> **Document excerpt**
..............................

# New monitor on a old PC



## gkp_pc (May 12, 2011)

Hi all,

I am planning to buy a new monitor, DELL 20" LED preferred. I am not planning to upgrade my PC though. Its a old machine having P4 1.8GHz & 845G series IGP chipset. It does not have HD video capabilities and provides only D-SUB port. The mobo may not provide the wide screen resolutions generally used by current monitors. Would there be any problems to use wide screen LED with this PC config like distorted display etc? 

BTW, how can I check the max resolution provided by the chipset? My current resolution is 1024 x 768, but that is the limitation of my current CRT monitor I guess.

TIA.


----------



## quicky008 (May 12, 2011)

gkp_pc said:


> Hi all,
> 
> I am planning to buy a new monitor, DELL 20" LED preferred. I am not planning to upgrade my PC though. Its a old machine having P4 1.8GHz & 845G series IGP chipset. It does not have HD video capabilities and provides only D-SUB port. The mobo may not provide the wide screen resolutions generally used by current monitors. Would there be any problems to use wide screen LED with this PC config like distorted display etc?
> 
> ...





I do not think you'll face any compatibility issues if you try using your old PC with a new monitor that supports only HD/widescreen resolutions.One of my neighbours owns a 5 years old rig comprising a Celeron cpu and an ASrock 845G chipset based motherboard that's connected to a 19" Samsung LCD having a native resolution of 1280*720(HD 720p) and it runs just fine.As he does not have a discrete graphics card,the monitor runs off his mobo's IGP.The system normally operates at the aforestated native resolution of this monitor and so its evident that his onboard GPU supports widescreen(or HD,to be precise) resolutions.

..............................

> **Exercises to complete**
[A] Using the monitor thread, say whether each statement agrees with it, answering yes or no and quoting the exact words that decide it: (i) the first poster plans to upgrade the PC along with buying the monitor; (ii) the neighbor's monitor has a native resolution of 1280*720; (iii) the neighbor's PC uses a discrete graphics card.
[B] Write the next part of the monitor thread, picking up right after its last sentence.
The lines after this point come from a different source.

> **Entries shown**

..............................

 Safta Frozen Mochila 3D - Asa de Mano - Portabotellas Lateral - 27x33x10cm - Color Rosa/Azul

..............................

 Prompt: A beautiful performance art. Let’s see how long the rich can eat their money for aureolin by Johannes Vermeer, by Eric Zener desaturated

..............................

> **Answer section**
[A]
(i) No: "I am not planning to upgrade my PC though."
(ii) Yes: "having a native resolution of 1280*720(HD 720p)"
(iii) No: "As he does not have a discrete graphics card"

[B]
Therefore,I reckon your mobo's IGP also supports HD resolutions as it features a similar graphics chipset.I'd advise u to wait for other experienced members to reply and then decide what you should do,depending on their recommendations.

U can use a gpu benchmarking utility like 3d mark 2006 to determine the maximum resolution that's supported by your onboard GPU.


----------



## Vickyrealcool (May 12, 2011)

Ya no problem at all. I an running benq g2220 hd on p4 2.4ghz 845 mbd at 1920x1080p wide.


----------



## gkp_pc (May 26, 2011)

Thanks. I got a new DELL IN2020M. Its working fine on my old PC with 1600x900.


----------



## Vickyrealcool (May 26, 2011)

Congrats for new monitor,what's its pricing?


----------



## gkp_pc (May 30, 2011)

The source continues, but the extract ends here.